WHAT YOU NEED TO DO »
Every entry that follows needs to be repeated exactly.
┄┄┄┄┄┄
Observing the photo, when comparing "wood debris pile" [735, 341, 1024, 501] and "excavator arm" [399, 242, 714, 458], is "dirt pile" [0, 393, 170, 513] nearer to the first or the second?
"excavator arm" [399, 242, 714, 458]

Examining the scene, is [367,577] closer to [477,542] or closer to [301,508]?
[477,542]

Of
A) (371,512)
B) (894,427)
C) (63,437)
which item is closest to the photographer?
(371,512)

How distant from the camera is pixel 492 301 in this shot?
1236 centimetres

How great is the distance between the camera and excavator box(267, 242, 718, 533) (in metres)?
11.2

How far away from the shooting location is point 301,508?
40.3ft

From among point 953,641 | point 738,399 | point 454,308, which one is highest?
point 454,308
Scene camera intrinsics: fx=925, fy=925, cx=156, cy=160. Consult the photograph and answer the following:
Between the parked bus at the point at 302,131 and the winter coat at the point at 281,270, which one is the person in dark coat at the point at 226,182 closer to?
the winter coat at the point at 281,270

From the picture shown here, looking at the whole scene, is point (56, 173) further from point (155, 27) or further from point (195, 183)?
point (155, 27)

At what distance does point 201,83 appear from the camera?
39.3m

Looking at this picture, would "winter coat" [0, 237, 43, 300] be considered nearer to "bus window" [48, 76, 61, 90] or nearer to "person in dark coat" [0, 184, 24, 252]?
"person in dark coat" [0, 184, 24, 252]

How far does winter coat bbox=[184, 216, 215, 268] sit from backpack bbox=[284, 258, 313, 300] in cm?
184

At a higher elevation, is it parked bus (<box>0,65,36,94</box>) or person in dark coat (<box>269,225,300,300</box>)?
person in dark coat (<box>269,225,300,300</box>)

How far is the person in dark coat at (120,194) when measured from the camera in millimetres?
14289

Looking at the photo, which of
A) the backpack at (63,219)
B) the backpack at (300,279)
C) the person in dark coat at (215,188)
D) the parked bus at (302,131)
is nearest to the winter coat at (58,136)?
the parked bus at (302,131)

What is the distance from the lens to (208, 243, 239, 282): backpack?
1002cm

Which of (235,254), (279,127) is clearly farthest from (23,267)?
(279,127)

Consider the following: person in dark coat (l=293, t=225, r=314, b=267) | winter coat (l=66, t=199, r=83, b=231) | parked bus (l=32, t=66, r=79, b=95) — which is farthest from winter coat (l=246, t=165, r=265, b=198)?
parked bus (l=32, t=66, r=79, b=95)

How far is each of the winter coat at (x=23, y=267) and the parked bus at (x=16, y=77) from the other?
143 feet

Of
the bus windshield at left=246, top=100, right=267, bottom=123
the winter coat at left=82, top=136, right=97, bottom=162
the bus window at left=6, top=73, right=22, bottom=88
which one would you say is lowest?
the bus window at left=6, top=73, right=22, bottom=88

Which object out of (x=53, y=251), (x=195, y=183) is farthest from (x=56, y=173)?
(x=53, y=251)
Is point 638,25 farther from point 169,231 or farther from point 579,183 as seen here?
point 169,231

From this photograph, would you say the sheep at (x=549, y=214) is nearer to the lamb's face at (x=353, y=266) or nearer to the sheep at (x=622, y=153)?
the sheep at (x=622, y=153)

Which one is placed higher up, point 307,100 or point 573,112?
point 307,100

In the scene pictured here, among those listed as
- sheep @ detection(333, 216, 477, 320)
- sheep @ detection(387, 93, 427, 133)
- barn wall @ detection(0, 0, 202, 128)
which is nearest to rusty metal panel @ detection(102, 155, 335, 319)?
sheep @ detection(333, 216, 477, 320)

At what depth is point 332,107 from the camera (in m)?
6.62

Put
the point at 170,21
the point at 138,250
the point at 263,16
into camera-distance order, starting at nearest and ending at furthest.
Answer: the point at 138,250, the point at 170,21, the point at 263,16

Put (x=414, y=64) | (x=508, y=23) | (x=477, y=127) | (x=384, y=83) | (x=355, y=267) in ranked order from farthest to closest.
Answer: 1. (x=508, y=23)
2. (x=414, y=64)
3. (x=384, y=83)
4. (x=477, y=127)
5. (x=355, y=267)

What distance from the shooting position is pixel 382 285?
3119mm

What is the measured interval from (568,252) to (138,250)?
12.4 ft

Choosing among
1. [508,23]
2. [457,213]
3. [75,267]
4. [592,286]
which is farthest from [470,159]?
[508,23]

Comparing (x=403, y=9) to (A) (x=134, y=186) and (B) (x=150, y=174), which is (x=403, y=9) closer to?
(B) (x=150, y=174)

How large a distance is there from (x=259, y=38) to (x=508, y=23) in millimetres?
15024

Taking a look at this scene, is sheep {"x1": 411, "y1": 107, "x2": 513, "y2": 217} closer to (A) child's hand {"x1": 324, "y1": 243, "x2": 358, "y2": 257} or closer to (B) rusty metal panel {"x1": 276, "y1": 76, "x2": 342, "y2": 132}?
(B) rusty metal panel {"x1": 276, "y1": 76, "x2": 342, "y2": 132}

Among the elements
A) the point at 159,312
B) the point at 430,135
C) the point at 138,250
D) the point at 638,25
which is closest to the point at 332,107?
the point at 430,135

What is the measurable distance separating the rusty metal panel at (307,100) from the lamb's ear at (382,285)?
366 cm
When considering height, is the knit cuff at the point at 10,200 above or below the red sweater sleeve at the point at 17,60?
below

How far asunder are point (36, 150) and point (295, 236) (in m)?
┄┄┄┄┄┄
EXERCISE ANSWER »
Observing the photo, when comparing "wood debris pile" [735, 341, 1024, 501] and "excavator arm" [399, 242, 714, 458], is "dirt pile" [0, 393, 170, 513] nearer to the first or the second?
"excavator arm" [399, 242, 714, 458]

Examining the scene, is [367,577] closer to [477,542] or closer to [301,508]?
[477,542]

Of
A) (371,512)
B) (894,427)
C) (63,437)
which item is closest to the photographer?
(371,512)

How distant from the camera is pixel 492 301 in this shot?
1236 centimetres

How great is the distance between the camera and excavator box(267, 242, 718, 533) (in metres)?
11.2

How far away from the shooting location is point 301,508?
40.3ft

From among point 953,641 | point 738,399 | point 454,308, which one is highest?
point 454,308
Scene camera intrinsics: fx=925, fy=925, cx=156, cy=160. Consult the photograph and answer the following:
Between the parked bus at the point at 302,131 and the winter coat at the point at 281,270, which one is the person in dark coat at the point at 226,182 closer to?
the winter coat at the point at 281,270

From the picture shown here, looking at the whole scene, is point (56, 173) further from point (155, 27) or further from point (195, 183)?
point (155, 27)

At what distance does point 201,83 appear from the camera?
39.3m

Looking at this picture, would "winter coat" [0, 237, 43, 300] be considered nearer to "bus window" [48, 76, 61, 90] or nearer to "person in dark coat" [0, 184, 24, 252]?
"person in dark coat" [0, 184, 24, 252]

How far does winter coat bbox=[184, 216, 215, 268] sit from backpack bbox=[284, 258, 313, 300] in cm?
184

At a higher elevation, is it parked bus (<box>0,65,36,94</box>) or person in dark coat (<box>269,225,300,300</box>)?
person in dark coat (<box>269,225,300,300</box>)

How far is the person in dark coat at (120,194) when measured from the camera in millimetres?
14289

Looking at the photo, which of
A) the backpack at (63,219)
B) the backpack at (300,279)
C) the person in dark coat at (215,188)
D) the parked bus at (302,131)
is nearest to the winter coat at (58,136)?
the parked bus at (302,131)

What is the distance from the lens to (208, 243, 239, 282): backpack?
1002cm

Which of (235,254), (279,127) is clearly farthest from (23,267)?
(279,127)

Consider the following: person in dark coat (l=293, t=225, r=314, b=267) | winter coat (l=66, t=199, r=83, b=231) | parked bus (l=32, t=66, r=79, b=95) — which is farthest from winter coat (l=246, t=165, r=265, b=198)?
parked bus (l=32, t=66, r=79, b=95)

How far is each of the winter coat at (x=23, y=267) and the parked bus at (x=16, y=77) from the other?
143 feet

Of
the bus windshield at left=246, top=100, right=267, bottom=123
the winter coat at left=82, top=136, right=97, bottom=162
the bus window at left=6, top=73, right=22, bottom=88
which one would you say is lowest?
the bus window at left=6, top=73, right=22, bottom=88

Which object out of (x=53, y=251), (x=195, y=183) is farthest from (x=56, y=173)?
(x=53, y=251)
Is point 638,25 farther from point 169,231 or farther from point 579,183 as seen here?
point 169,231

From this photograph, would you say the sheep at (x=549, y=214) is nearer to the lamb's face at (x=353, y=266) or nearer to the sheep at (x=622, y=153)?
the sheep at (x=622, y=153)

Which one is placed higher up, point 307,100 or point 573,112?
point 307,100

In the scene pictured here, among those listed as
- sheep @ detection(333, 216, 477, 320)
- sheep @ detection(387, 93, 427, 133)
- barn wall @ detection(0, 0, 202, 128)
which is nearest to rusty metal panel @ detection(102, 155, 335, 319)?
sheep @ detection(333, 216, 477, 320)

At what depth is point 332,107 from the camera (in m)?
6.62

Put
the point at 170,21
the point at 138,250
the point at 263,16
into camera-distance order, starting at nearest and ending at furthest.
Answer: the point at 138,250, the point at 170,21, the point at 263,16

Put (x=414, y=64) | (x=508, y=23) | (x=477, y=127) | (x=384, y=83) | (x=355, y=267) in ranked order from farthest to closest.
Answer: 1. (x=508, y=23)
2. (x=414, y=64)
3. (x=384, y=83)
4. (x=477, y=127)
5. (x=355, y=267)

What distance from the shooting position is pixel 382 285?
3119mm

What is the measured interval from (568,252) to (138,250)?
12.4 ft

Choosing among
1. [508,23]
2. [457,213]
3. [75,267]
4. [592,286]
which is farthest from [470,159]?
[508,23]

Comparing (x=403, y=9) to (A) (x=134, y=186) and (B) (x=150, y=174), which is (x=403, y=9) closer to?
(B) (x=150, y=174)

How large a distance is there from (x=259, y=38) to (x=508, y=23) in millimetres?
15024

Taking a look at this scene, is sheep {"x1": 411, "y1": 107, "x2": 513, "y2": 217} closer to (A) child's hand {"x1": 324, "y1": 243, "x2": 358, "y2": 257} or closer to (B) rusty metal panel {"x1": 276, "y1": 76, "x2": 342, "y2": 132}?
(B) rusty metal panel {"x1": 276, "y1": 76, "x2": 342, "y2": 132}

Among the elements
A) the point at 159,312
B) the point at 430,135
C) the point at 138,250
D) the point at 638,25
which is closest to the point at 332,107?
the point at 430,135

What is the measurable distance separating the rusty metal panel at (307,100) from the lamb's ear at (382,285)?
366 cm
When considering height, is the knit cuff at the point at 10,200 above or below the red sweater sleeve at the point at 17,60?
below

How far asunder are point (36, 150) and point (295, 236) (in m)?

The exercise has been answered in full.